Cemetery in Michigan

Glenwood Cemetery is a cemetery located at 2500 W Court Street in Flint, Michigan. It was listed on the National Register of Historic Places in 2010.

==History==
Flint was incorporated as a city in 1855. At the time, the area cemetery was beginning to decay, so in 1857 a group of leading citizens met to plan the construction of a cemetery suitable for the new city. The group formed the Glenwood Cemetery Association. Thirty acres of land was quickly acquired, and George T. Clark hired as a civil engineer. The new Glenwood Cemetery formally dedicated in October 1857. A gateway, chapel, and receiving vault (all now long-demolished) and the sexton's office (still standing) were built soon after, and the grounds graded and landscaped, including broad, winding roads and footpaths.

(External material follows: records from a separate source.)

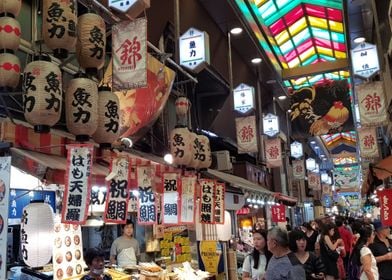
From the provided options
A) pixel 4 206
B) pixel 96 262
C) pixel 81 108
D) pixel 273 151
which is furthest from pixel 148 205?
pixel 273 151

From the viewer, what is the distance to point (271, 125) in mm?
16312

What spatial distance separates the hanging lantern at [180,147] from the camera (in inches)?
323

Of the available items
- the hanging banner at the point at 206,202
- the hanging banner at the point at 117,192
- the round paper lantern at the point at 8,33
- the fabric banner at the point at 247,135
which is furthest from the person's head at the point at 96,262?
the fabric banner at the point at 247,135

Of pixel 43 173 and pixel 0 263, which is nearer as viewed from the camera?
pixel 0 263

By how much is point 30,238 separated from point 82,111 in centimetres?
163

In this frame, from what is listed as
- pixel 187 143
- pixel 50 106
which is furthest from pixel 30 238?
pixel 187 143

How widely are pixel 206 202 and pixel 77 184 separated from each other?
421cm

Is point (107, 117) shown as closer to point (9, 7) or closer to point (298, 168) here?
point (9, 7)

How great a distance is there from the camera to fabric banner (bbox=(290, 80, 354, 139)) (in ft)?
47.3

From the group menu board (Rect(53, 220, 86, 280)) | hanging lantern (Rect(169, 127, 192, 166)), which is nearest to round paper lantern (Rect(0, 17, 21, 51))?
menu board (Rect(53, 220, 86, 280))

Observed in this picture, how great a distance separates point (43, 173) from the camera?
5312mm

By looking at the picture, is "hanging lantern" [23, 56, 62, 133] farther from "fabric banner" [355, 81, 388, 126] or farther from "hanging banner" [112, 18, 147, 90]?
"fabric banner" [355, 81, 388, 126]

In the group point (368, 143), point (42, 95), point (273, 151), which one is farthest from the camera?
point (273, 151)

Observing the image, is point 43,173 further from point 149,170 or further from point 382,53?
point 382,53
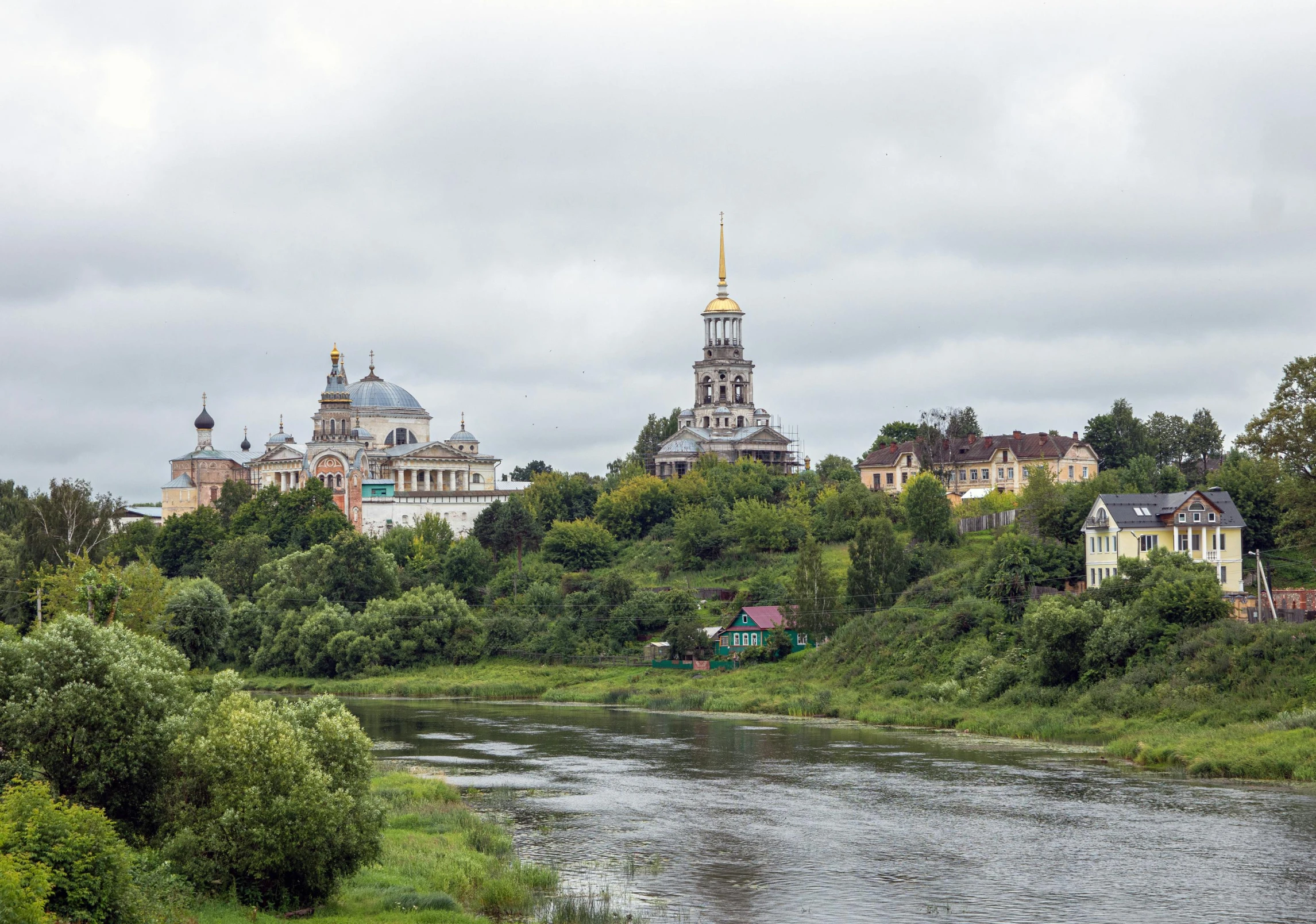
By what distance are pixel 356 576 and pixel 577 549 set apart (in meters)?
17.4

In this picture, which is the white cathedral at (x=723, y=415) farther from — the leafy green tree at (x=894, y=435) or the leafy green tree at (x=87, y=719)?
the leafy green tree at (x=87, y=719)

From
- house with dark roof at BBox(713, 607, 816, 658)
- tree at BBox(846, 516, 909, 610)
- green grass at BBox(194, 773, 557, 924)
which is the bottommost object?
green grass at BBox(194, 773, 557, 924)

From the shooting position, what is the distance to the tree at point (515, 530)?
107m

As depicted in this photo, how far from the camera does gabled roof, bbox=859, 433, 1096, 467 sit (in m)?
102

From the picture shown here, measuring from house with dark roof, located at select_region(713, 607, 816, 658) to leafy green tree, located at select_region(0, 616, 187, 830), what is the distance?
47458mm

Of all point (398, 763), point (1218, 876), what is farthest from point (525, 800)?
point (1218, 876)

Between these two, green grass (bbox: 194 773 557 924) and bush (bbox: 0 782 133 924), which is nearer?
bush (bbox: 0 782 133 924)

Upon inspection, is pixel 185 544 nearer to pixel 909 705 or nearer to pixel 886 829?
pixel 909 705

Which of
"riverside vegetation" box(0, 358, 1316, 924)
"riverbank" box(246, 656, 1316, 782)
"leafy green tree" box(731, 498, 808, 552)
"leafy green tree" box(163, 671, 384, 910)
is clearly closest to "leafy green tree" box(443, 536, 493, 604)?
"riverside vegetation" box(0, 358, 1316, 924)

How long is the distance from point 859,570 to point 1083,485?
1197cm

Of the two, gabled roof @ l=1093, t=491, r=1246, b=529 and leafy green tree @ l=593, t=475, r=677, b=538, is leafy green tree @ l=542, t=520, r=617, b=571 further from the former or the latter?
gabled roof @ l=1093, t=491, r=1246, b=529

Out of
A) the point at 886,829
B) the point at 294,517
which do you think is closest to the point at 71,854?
the point at 886,829

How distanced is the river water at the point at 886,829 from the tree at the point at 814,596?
17456 mm

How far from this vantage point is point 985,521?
89.6m
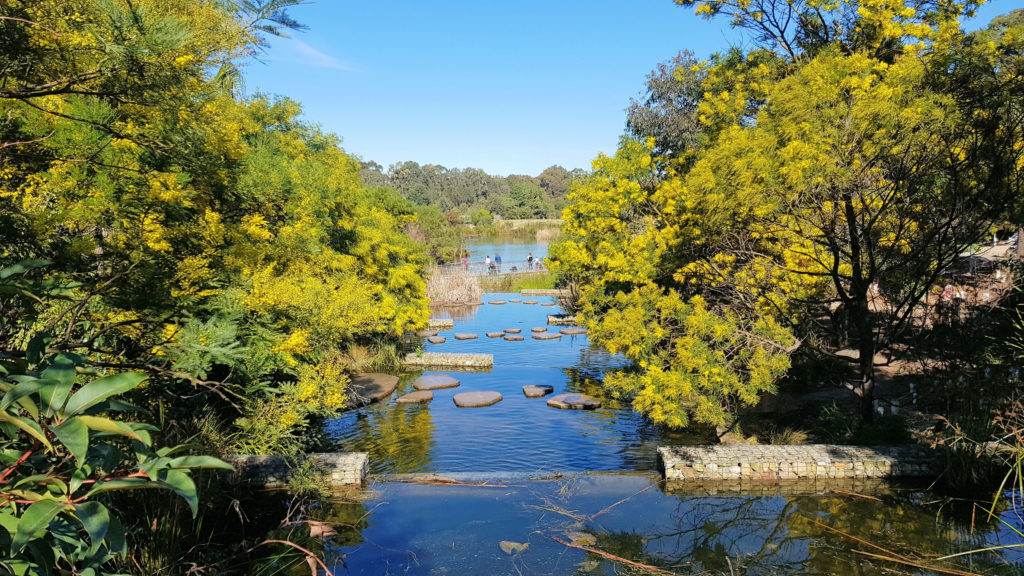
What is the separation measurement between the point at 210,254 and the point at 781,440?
9.34 metres

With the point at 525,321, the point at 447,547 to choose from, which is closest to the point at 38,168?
the point at 447,547

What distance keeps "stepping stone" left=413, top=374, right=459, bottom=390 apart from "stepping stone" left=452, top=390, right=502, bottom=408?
128cm

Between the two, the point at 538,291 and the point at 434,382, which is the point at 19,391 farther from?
the point at 538,291

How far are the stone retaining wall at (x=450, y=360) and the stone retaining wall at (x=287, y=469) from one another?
9483mm

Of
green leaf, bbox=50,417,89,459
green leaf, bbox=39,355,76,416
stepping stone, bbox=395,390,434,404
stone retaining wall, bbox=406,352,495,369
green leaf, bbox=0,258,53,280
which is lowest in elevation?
stepping stone, bbox=395,390,434,404

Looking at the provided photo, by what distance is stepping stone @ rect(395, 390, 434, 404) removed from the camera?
14.2 meters

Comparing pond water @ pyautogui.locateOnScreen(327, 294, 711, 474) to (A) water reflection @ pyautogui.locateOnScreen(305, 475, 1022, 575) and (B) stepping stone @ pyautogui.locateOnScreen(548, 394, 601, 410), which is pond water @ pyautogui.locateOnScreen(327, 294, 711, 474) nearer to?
(B) stepping stone @ pyautogui.locateOnScreen(548, 394, 601, 410)

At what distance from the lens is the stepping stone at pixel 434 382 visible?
51.1 feet

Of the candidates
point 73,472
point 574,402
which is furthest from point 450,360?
point 73,472

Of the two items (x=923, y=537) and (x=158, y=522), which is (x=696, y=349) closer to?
(x=923, y=537)

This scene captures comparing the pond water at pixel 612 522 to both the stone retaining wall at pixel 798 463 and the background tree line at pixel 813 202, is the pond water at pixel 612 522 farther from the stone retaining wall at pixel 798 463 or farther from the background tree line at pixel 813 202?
the background tree line at pixel 813 202

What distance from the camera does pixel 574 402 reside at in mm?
13797

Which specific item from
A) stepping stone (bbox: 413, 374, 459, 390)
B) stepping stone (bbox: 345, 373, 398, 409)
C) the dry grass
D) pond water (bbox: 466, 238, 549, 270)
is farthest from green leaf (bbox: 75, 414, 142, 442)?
pond water (bbox: 466, 238, 549, 270)

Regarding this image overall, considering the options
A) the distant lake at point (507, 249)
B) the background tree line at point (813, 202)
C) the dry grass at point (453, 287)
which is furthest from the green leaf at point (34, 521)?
the distant lake at point (507, 249)
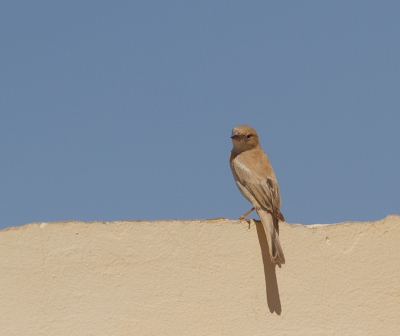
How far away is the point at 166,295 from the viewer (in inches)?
200

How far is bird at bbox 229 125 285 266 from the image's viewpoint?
5.42 m

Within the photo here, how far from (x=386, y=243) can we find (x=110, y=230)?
2115mm

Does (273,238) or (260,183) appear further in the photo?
(260,183)

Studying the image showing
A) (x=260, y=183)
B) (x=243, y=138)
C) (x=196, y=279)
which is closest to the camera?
(x=196, y=279)

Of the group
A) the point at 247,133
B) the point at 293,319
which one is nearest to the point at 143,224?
the point at 293,319

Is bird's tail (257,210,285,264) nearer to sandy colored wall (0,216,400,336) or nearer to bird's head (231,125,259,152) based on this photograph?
sandy colored wall (0,216,400,336)

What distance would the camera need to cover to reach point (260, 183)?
6.62 m

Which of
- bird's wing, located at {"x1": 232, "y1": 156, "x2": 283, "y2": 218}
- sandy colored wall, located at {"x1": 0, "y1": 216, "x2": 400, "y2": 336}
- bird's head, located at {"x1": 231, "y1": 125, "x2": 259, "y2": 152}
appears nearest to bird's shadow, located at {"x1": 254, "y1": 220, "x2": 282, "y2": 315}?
sandy colored wall, located at {"x1": 0, "y1": 216, "x2": 400, "y2": 336}

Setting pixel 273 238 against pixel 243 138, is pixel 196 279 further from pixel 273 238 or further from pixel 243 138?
pixel 243 138

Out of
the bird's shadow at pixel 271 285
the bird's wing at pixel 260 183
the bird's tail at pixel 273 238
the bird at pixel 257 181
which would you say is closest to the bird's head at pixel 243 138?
the bird at pixel 257 181

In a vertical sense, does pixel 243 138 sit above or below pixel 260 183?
above

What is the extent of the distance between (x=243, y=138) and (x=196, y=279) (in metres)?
2.70

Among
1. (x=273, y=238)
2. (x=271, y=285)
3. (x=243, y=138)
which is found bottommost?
(x=271, y=285)

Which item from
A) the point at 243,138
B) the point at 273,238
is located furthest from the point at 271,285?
the point at 243,138
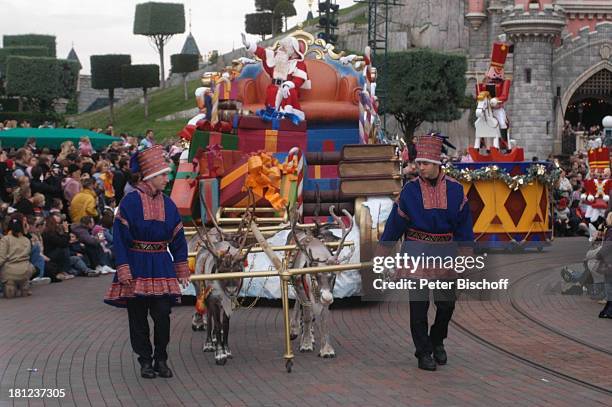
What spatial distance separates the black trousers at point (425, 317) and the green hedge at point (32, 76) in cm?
5860

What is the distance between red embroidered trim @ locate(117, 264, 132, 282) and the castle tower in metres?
43.7

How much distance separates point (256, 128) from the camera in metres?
14.5

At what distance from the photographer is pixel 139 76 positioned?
71.7m

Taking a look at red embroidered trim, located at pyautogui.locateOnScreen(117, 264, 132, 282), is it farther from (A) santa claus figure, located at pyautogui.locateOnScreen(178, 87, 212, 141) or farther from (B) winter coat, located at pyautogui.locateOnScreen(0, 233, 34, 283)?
(B) winter coat, located at pyautogui.locateOnScreen(0, 233, 34, 283)

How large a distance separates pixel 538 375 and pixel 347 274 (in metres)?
4.05

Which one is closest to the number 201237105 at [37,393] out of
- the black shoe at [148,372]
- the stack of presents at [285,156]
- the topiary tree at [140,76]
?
the black shoe at [148,372]

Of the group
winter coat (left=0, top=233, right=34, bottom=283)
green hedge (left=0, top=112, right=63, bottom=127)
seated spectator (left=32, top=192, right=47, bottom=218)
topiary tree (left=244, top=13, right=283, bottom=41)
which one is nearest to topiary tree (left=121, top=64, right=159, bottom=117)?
topiary tree (left=244, top=13, right=283, bottom=41)

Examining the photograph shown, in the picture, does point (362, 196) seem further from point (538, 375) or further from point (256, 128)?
point (538, 375)

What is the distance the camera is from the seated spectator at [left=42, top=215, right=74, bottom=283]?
1736cm

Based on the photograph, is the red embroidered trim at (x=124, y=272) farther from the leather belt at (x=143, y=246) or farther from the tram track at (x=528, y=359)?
the tram track at (x=528, y=359)

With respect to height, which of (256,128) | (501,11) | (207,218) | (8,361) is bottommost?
(8,361)

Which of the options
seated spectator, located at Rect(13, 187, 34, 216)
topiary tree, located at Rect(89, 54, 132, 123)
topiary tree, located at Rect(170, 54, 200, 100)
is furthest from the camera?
topiary tree, located at Rect(170, 54, 200, 100)

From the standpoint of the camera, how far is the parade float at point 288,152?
13.7m

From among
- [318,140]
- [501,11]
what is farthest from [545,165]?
[501,11]
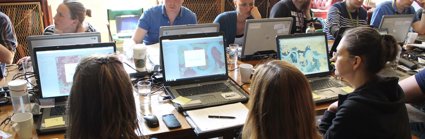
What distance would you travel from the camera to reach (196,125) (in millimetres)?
1629

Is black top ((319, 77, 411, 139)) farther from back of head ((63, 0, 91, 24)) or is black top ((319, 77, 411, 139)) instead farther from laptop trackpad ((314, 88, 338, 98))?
back of head ((63, 0, 91, 24))

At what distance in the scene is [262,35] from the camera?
101 inches

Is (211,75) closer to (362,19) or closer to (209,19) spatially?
(362,19)

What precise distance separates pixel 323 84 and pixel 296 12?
1530mm

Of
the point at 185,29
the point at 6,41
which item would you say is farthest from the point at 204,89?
the point at 6,41

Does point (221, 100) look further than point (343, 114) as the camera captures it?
Yes

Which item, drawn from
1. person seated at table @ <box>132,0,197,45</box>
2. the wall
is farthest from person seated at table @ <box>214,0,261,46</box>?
the wall

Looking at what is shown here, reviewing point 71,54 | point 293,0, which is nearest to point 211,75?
point 71,54

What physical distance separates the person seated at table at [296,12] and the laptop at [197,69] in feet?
5.04

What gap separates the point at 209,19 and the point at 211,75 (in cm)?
303

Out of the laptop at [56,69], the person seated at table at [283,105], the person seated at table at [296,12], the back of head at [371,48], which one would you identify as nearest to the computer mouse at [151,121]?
the laptop at [56,69]

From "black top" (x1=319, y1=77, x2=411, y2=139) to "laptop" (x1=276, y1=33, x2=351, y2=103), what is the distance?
69 cm

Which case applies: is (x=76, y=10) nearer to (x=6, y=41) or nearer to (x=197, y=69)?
(x=6, y=41)

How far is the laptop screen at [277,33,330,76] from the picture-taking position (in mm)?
2203
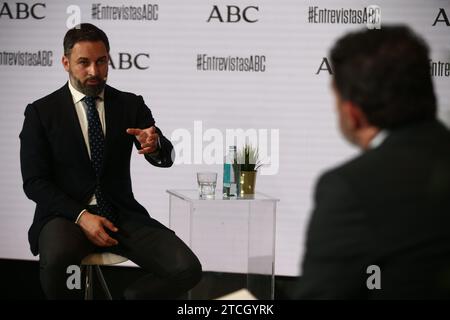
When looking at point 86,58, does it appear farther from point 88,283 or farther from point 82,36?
point 88,283

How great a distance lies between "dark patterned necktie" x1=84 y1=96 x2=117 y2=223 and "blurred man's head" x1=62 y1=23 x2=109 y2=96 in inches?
5.1

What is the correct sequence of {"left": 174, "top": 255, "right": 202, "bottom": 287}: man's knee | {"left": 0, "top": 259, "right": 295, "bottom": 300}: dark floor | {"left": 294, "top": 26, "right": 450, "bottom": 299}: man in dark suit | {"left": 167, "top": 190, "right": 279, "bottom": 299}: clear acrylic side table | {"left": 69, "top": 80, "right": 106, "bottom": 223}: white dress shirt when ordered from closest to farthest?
{"left": 294, "top": 26, "right": 450, "bottom": 299}: man in dark suit < {"left": 174, "top": 255, "right": 202, "bottom": 287}: man's knee < {"left": 69, "top": 80, "right": 106, "bottom": 223}: white dress shirt < {"left": 167, "top": 190, "right": 279, "bottom": 299}: clear acrylic side table < {"left": 0, "top": 259, "right": 295, "bottom": 300}: dark floor

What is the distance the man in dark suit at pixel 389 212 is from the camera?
50.4 inches

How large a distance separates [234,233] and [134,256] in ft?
2.59

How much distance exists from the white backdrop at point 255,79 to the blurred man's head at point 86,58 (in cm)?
155

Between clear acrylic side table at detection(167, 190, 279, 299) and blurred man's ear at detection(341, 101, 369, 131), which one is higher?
blurred man's ear at detection(341, 101, 369, 131)

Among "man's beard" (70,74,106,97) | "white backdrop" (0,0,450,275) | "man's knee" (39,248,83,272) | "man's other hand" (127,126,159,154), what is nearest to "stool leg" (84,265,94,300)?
"man's knee" (39,248,83,272)

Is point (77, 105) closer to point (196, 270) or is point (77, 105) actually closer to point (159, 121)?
point (196, 270)

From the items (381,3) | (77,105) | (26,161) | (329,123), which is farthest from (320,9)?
(26,161)

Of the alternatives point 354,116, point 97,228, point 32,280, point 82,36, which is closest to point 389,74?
point 354,116

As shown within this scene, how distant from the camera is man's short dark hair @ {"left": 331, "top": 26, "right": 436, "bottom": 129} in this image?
53.8 inches

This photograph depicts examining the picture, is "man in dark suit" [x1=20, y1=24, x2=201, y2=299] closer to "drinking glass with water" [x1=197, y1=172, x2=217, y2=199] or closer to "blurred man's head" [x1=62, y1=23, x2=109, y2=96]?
"blurred man's head" [x1=62, y1=23, x2=109, y2=96]

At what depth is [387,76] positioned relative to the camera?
4.51ft
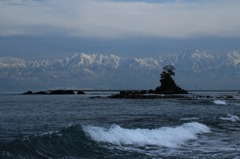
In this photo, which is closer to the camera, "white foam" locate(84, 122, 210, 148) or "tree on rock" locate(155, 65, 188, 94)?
"white foam" locate(84, 122, 210, 148)

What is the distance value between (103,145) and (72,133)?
258cm

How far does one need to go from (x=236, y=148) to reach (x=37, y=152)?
33.6 ft

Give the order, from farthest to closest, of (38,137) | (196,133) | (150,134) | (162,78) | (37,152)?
(162,78) < (196,133) < (150,134) < (38,137) < (37,152)

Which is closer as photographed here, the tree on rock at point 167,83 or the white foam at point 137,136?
the white foam at point 137,136

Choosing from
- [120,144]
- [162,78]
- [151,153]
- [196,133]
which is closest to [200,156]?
[151,153]

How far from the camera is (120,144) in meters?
24.3

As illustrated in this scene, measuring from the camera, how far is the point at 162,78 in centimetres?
14788

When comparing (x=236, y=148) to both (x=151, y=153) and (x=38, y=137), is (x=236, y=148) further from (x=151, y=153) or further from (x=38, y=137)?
(x=38, y=137)

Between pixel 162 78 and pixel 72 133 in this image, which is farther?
pixel 162 78

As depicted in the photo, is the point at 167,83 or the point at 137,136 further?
the point at 167,83

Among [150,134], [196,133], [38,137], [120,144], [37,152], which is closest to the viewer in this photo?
[37,152]

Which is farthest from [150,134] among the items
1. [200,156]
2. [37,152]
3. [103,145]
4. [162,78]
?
[162,78]

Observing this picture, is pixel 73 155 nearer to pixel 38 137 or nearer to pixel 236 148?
pixel 38 137

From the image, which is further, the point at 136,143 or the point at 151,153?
the point at 136,143
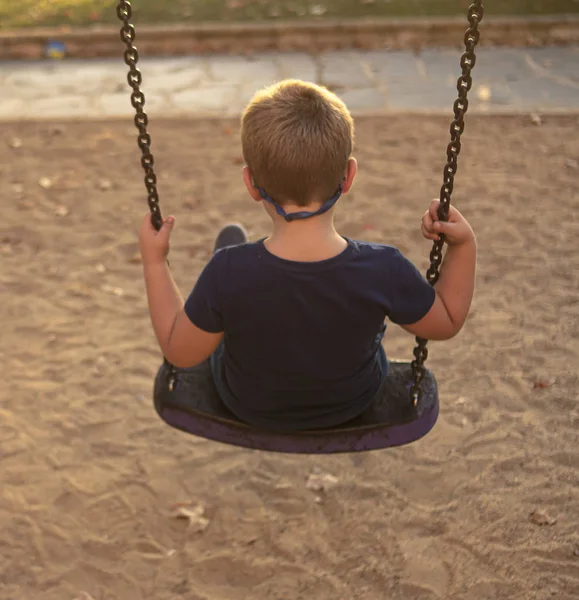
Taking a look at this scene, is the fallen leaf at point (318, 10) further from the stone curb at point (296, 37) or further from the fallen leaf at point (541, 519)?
the fallen leaf at point (541, 519)

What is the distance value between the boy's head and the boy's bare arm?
38cm

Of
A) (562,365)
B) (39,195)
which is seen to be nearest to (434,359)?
(562,365)

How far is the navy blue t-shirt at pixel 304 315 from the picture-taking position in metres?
1.86

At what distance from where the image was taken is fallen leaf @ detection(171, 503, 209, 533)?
9.18 feet

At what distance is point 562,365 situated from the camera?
3.51 metres

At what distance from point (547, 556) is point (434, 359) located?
115 centimetres

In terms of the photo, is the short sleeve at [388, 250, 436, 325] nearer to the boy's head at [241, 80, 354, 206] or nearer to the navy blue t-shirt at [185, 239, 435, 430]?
the navy blue t-shirt at [185, 239, 435, 430]

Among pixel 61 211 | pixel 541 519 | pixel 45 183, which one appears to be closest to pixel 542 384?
pixel 541 519

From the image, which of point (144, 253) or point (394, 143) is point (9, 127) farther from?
point (144, 253)

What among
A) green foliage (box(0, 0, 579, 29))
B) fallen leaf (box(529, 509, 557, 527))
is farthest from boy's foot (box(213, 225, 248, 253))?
green foliage (box(0, 0, 579, 29))

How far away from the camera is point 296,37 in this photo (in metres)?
7.41

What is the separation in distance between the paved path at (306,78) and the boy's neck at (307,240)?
4.50 metres

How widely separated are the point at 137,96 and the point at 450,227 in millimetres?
880

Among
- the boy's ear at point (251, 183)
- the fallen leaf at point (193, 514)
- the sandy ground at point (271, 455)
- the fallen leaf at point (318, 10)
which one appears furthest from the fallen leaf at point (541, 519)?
the fallen leaf at point (318, 10)
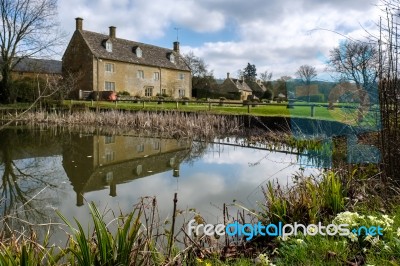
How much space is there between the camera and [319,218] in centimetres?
340

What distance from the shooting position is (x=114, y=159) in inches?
400

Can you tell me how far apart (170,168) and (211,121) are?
26.0 feet

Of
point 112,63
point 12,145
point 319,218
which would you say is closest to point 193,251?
point 319,218

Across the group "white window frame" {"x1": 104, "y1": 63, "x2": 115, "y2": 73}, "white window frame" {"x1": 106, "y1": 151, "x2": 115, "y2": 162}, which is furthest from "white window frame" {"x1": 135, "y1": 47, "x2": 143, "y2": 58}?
"white window frame" {"x1": 106, "y1": 151, "x2": 115, "y2": 162}

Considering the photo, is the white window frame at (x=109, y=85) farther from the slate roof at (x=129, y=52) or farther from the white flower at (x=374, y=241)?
the white flower at (x=374, y=241)

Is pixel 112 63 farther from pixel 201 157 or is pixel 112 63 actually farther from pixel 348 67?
pixel 348 67

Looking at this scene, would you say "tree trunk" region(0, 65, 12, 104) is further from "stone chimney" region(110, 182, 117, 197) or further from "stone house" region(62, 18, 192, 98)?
"stone chimney" region(110, 182, 117, 197)

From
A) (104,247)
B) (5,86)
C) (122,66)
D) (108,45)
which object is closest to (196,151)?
(104,247)

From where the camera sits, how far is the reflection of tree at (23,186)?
493 centimetres

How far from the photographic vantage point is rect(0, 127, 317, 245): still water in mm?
5484

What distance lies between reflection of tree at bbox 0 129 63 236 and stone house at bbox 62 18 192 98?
72.4 ft

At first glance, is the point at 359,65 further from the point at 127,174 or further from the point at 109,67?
the point at 109,67

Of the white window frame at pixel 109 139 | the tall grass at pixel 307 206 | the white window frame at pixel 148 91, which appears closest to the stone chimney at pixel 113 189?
the tall grass at pixel 307 206

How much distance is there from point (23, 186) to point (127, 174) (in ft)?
7.11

The cemetery added six acres of land in 1901, and constructed a new mausoleum in 1914. No further additions to the cemetery grounds were made, and the Glenwood
Cemetery Association continues to own and operate Glenwood Cemetery.

==Notable burials==
Significant burials at Glenwood include:
- Jacob Smith, the first European settler of Flint, considered the founder of Flint (1780-1825).
- Henry H. Crapo, Michigan governor and businessman (1804-69).
- Josiah W. Begole, Michigan governor (1815-96).
- J. Dallas Dort, carriage maker and early auto pioneer (1861-1925).
- Charles Stewart Mott, director of General Motors and philanthropist (1875-1973).
- Harlow H. Curtice, CEO of General Motors (1893-1962).
- Robert P. Aitken, member of the Michigan House of Representatives (1819–1905).
- Arthur Giles Bishop, banker and GM executive, namesake of Bishop International Airport (1851–1944).
- Jackson (Jax) Miller, member of Static Lung (1974-1995)

==Description==
Glenwood Cemetery is located on high, rolling ground overlooking the Flint River. The grounds are heavily wooded, and laid out with curving pathways through the grounds. A tall black wrought iron fence fronts the cemetery, and contains a main entrance with double-leaf iron gates between square random ashlar masonry gate posts of whitish random ashlar masonry that support double-leaf iron gates. Just inside the gate is the original sexton's office, a one-and-a-half-story gable-front building with a shed-roof addition. A second, similar entrance is located down the street. The later addition to the cemetery, located at the far eastern side, contains a Neoclassical mausoleum of gray granite.

The grounds contain gravestones and monuments dating from the founding of the cemetery through the present. Early monuments include a substantial number of white marble markers, many of them obelisks, dating from the late 1850s to the 1870s. A few early sandstone and limestone monuments are also in the cemetery. The majority of monuments are granite, coming in a range of hues, dating from the 1880s and later.